**PASSAGE SHOWN**.
>>>>
Mittwoch, 27. Juni 2012

??PUDDING-JAM ROLL CAKE??


Once again i had some dough left over from my strawberry-rhubarb crumble cake. This time i decided to give my
pudding-jam-rolls a second chance, cause with my first try i wasn´t really satisfied. And this is the result.... a little "roll-cake"!
You can fill the roll with almost everything you like.... cinnamon, fruits, nuts, poppyseed, or how i did it, with vanilla pudding and grandma´s homemade jam!!! So... let your creativity run wild and try out the recipe with your favourite filling!!! =)


Ingredients:

  • half recipe of the strawberry-rhubarb crumble cake
  • leftover pudding (also from the cake recipe) If you have to cook a fresh pudding, let it cool for a while before you using it
  • some tablespoons of your favourite jam (i used a strawberry-blackberry jam)
  • some teaspoons of cinnamon-sugar
  • powdered sugar
  1. Preheat oven to 160°C and grease a round baking form.
  2. Roll out the dough into a rectangle. Be sure that it´s not too thin, otherwise you can´t roll the dough.
  3. First spread the pudding and then the jam on the dough. Then it´s time to roll in the dough. This is a little bit tricky, cause the pudding make´s it very soft
  4. Take a sewing yarn and cut the dough into small rolls.
  5. Place the rolls into the baking form and let it rest for about 10-15 minutes. Put it in the oven and bake until golden brown. Let it completely cool down and sprinkle with powdered sugar.





Donnerstag, 21. Juni 2012

STRAWBERRY-ALMOND-ROLLS


This is another result of my leftover yeast-dough, when i was baking the strawberry-rhubarb crumble cake.

  1. Just take half of the dough from the strawberry rhubarb crumble cake.
  2. Cut some strawberries into small pieces.
  3. Roll out the dough into a rectangle and spread some of the rest of the vanilla pudding on it. (don´t use too much, otherwise you can´t roll the dough)
  4. Distribute the strawberries in the batter.
  5. Sprinkle with cinnamon-sugar and some almonds.
  6. Bake in a 160°C oven for about 15 minutes or until golden brown

Mittwoch, 20. Juni 2012

STRAWBERRY-RHUBARB-CRUMBLE CAKE


This is actually the same recipe as the apple-rhubarb cake. But the dough is enough for two baking sheets. With the rest of the dough you can make cinnamon rolls, strawberry-almond rolls, or my pudding-jam-roll cake (next recipes). If you wanna have two baking sheets with the cake just double the ingredients for the filling and the streusel. Just try it out and add the fruits you like! It´s such an easy recipe!!!
<<<<
**REQUIRED TASK 1**. Count the lines in the entries that contain the string "trunk", matching case, and give only the number.
The recipe posts and the entries are unrelated material.

**SUPPLIED INFORMATION**.
>>>>
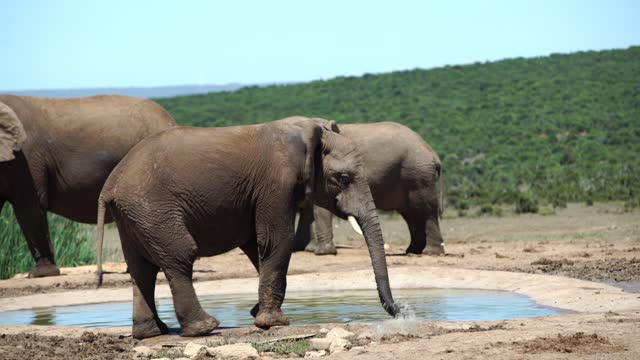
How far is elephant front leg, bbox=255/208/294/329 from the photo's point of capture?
11.4 metres

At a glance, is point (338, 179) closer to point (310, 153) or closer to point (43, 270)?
point (310, 153)

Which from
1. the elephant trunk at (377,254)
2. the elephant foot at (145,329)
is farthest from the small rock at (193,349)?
the elephant trunk at (377,254)

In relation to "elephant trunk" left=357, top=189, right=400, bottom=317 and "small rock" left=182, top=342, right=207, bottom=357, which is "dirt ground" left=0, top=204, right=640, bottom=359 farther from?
"small rock" left=182, top=342, right=207, bottom=357

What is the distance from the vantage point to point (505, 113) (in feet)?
236

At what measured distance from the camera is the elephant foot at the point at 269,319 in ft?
37.2

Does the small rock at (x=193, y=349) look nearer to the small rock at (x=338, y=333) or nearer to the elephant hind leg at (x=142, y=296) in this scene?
the small rock at (x=338, y=333)

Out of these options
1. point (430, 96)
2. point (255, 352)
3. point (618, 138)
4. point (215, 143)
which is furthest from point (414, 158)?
point (430, 96)

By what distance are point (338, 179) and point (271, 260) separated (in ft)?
3.40

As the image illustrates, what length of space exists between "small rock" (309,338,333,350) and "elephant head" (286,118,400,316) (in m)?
1.73

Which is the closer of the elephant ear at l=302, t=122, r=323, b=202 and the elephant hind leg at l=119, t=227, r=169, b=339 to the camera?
the elephant hind leg at l=119, t=227, r=169, b=339

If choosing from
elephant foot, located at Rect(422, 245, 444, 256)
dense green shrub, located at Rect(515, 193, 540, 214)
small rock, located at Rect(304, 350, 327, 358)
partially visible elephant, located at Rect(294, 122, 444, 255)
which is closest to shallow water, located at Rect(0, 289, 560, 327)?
small rock, located at Rect(304, 350, 327, 358)

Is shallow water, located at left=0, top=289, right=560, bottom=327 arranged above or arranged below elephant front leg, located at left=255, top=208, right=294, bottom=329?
below

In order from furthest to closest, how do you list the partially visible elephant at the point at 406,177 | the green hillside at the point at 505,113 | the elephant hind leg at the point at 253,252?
the green hillside at the point at 505,113
the partially visible elephant at the point at 406,177
the elephant hind leg at the point at 253,252

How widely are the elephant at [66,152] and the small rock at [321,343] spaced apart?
23.7 feet
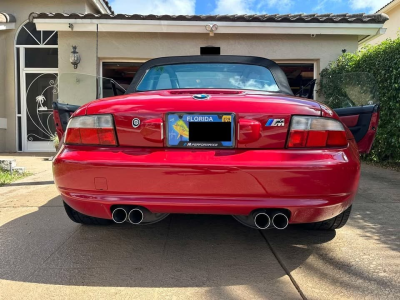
<<<<
**REQUIRED TASK 2**.
Answer these questions about the recipe posts:
(a) At what oven temperature are the strawberry-almond rolls baked?
(b) Which jam went into the pudding-jam roll cake?
(c) The strawberry-rhubarb crumble cake uses the same recipe as which other cake?

**FULL ANSWER 1**. 3

**FULL ANSWER 2**.
(a) 160°C
(b) Strawberry-blackberry jam
(c) The apple-rhubarb cake